PMA meaning* Positive Mental Attitude* on the front chest.
With "Life Wont Wait- For A Cure" on the back & awesome Sick Girl branding printed on the right sleeve.
Printed on a long sleeve Unisex Bella & Canvas shirt. Please see size chart included in pictures. This is a soft light weight material.
SIZING- Unisex but runs slim. For example I am 5'5 and 104lbs and a XS fits like a juniors Small on myself but its a bit longer of a fit. It will shrink a hint so if unsure about size I would go with what woman sizes you normally would wear and cross check the size chart on pictures attached on this listing.
Why is this special do you ask?
First off, The PMA design on the front of the shirt is almost the exact replica of my own personal PMA tattoo I have on myself. I got the PMA tattoo when I was having a very hard time coping with my chronic illnesses and at a low mental state. But then I realized- happy people aren't just inherently happy. It takes small conscious decisions every day, on how we react to life. We cant control our illness, or much in life really, but we can control our reaction to these things.

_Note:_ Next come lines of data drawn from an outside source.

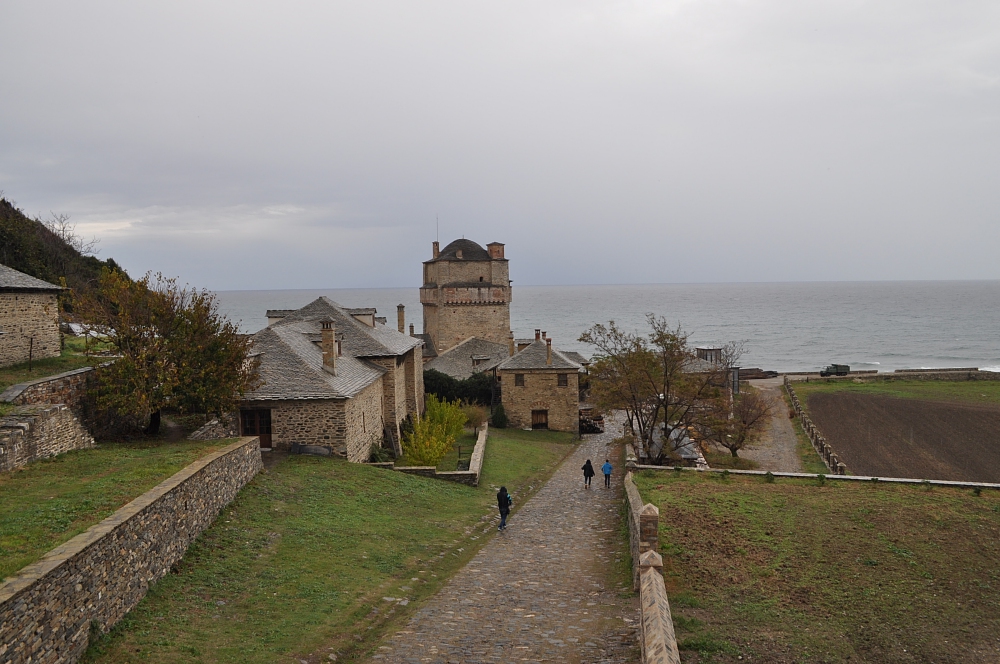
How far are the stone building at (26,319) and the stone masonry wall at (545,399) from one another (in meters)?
23.5

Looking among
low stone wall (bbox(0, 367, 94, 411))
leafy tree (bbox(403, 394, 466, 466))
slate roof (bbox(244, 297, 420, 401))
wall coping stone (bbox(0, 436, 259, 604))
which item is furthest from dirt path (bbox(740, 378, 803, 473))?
low stone wall (bbox(0, 367, 94, 411))

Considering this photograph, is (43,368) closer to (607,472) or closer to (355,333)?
(355,333)

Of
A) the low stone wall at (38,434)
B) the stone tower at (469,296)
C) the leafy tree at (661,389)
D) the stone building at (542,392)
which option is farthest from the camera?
the stone tower at (469,296)

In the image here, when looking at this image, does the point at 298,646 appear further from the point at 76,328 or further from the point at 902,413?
the point at 902,413

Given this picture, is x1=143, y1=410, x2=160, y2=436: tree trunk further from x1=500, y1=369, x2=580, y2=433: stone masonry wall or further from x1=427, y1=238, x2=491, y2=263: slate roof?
x1=427, y1=238, x2=491, y2=263: slate roof

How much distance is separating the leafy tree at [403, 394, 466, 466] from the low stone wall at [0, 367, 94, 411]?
1114cm

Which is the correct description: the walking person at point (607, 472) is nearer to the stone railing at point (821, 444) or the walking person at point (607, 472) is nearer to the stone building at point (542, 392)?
the stone railing at point (821, 444)

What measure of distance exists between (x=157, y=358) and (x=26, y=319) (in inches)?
234

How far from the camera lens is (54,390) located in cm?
1850

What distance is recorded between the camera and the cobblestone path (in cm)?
1144

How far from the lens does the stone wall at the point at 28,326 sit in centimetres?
2205

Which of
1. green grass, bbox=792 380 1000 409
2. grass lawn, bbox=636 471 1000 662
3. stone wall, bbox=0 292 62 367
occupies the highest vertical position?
stone wall, bbox=0 292 62 367

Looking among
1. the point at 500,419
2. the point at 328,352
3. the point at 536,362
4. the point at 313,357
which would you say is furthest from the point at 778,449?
the point at 313,357

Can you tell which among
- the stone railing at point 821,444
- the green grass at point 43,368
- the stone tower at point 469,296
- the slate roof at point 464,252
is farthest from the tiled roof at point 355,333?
the slate roof at point 464,252
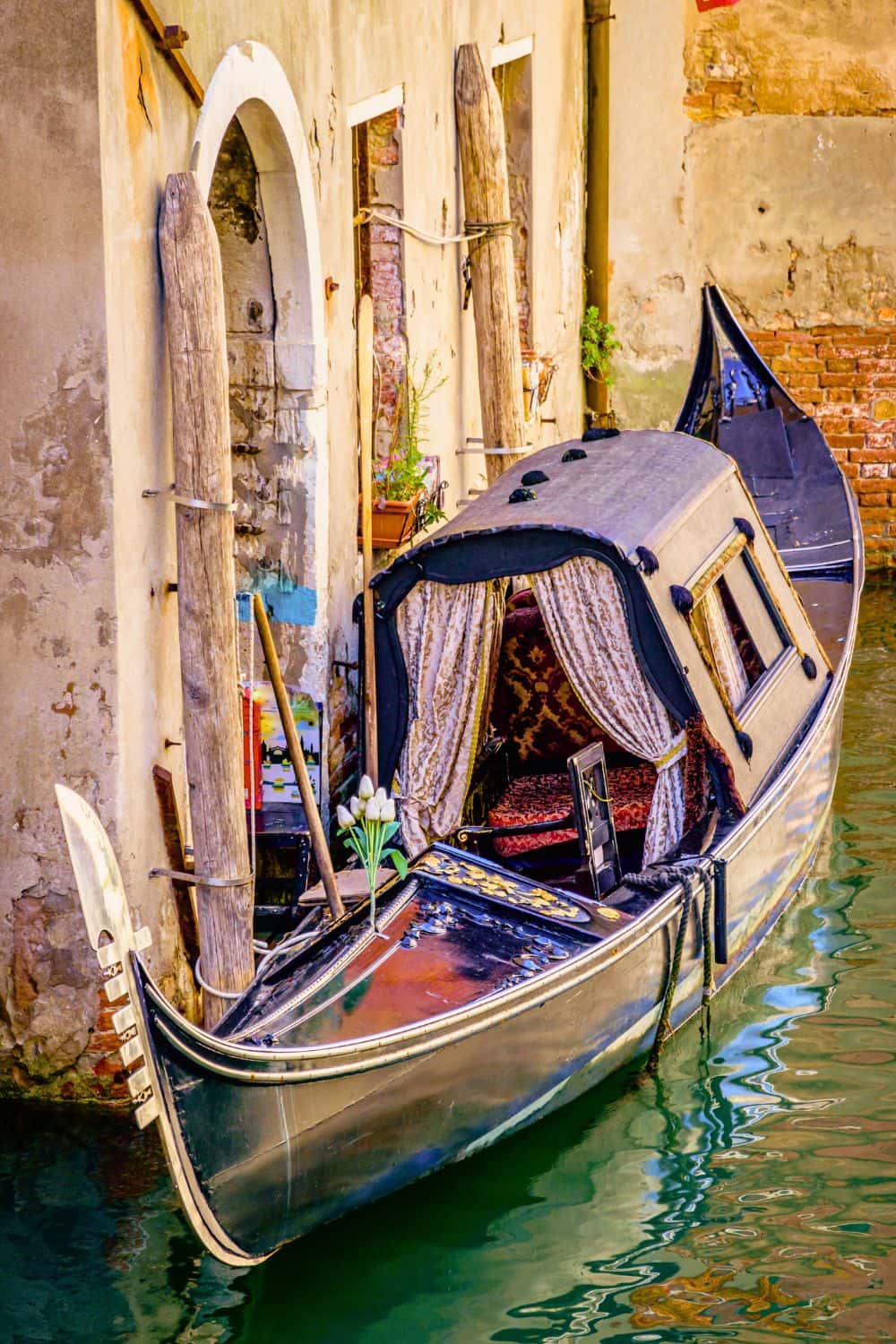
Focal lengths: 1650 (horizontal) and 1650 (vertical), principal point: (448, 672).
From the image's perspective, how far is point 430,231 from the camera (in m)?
6.64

We have a choice in life, to be sad and play the victim or to rise above and live the best we can and feel the happiness we worked for and deserve.
The back of the shirt says "Life Wont Wait".
This to me is so powerful.
Not only is it an awesome Rancid song, its also so very true.
I recently lost someone I loved very very much. At her funeral service, seeing and hearing all she did in life it was all so amazing. Right then I had a -WTF am I doing with my life?!- moment.
I had been waiting, feeling sick and miserable, waiting to feel better to go out and live, make memories with the ones I love, enjoy life. But, what am I waiting for? There is no cure for my illnesses. That day will never come and I felt I had just wasted so many years of my life. I will feel sick and be in pain no matter where I am, no matter what I am doing. So I say again, What am I waiting for? I spent this last year trying to capture every precious loving moment I can, live life and learning I deserve to be happy. I have been trying to live the best life I can in her memory now.
Life Wont Wait For A Cure , so why should we?